#### Written exercise
Please render everything in the records below, from the line containing "Comparing the items" down to the line containing "which is closest", as a JSON list of strings with one string per line. Include both of those lines and leave out blank lines.
____
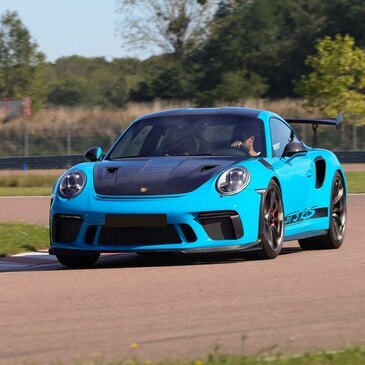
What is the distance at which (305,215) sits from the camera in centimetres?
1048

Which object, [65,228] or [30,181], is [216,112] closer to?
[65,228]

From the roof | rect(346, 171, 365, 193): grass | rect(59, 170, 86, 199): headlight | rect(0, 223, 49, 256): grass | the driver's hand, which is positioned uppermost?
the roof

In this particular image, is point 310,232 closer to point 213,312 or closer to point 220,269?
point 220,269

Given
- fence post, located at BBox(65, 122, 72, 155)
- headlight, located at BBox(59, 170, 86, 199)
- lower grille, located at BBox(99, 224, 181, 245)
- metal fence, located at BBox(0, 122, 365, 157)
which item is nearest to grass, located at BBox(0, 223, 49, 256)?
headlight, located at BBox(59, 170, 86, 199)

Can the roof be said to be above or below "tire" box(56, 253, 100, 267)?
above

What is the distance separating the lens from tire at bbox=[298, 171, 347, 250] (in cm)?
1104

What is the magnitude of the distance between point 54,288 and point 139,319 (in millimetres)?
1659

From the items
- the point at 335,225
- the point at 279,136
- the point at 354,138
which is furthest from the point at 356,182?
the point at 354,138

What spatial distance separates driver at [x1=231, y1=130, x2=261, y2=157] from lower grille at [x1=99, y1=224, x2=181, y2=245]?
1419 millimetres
____
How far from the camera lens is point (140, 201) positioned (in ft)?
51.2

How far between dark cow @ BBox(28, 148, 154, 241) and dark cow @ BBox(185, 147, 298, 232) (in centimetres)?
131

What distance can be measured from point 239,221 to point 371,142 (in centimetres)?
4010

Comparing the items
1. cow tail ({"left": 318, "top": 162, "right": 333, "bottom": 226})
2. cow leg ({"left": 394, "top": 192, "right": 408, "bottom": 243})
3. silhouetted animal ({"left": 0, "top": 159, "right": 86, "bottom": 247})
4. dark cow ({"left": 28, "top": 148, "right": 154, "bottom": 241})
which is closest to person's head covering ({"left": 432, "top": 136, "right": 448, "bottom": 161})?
____
#### Answer for the task
[
  "Comparing the items",
  "1. cow tail ({\"left\": 318, \"top\": 162, \"right\": 333, \"bottom\": 226})",
  "2. cow leg ({\"left\": 394, \"top\": 192, \"right\": 408, \"bottom\": 243})",
  "3. silhouetted animal ({\"left\": 0, \"top\": 159, \"right\": 86, \"bottom\": 247})",
  "4. dark cow ({\"left\": 28, \"top\": 148, \"right\": 154, \"bottom\": 241})",
  "which is closest to person's head covering ({\"left\": 432, \"top\": 136, \"right\": 448, \"bottom\": 161})?"
]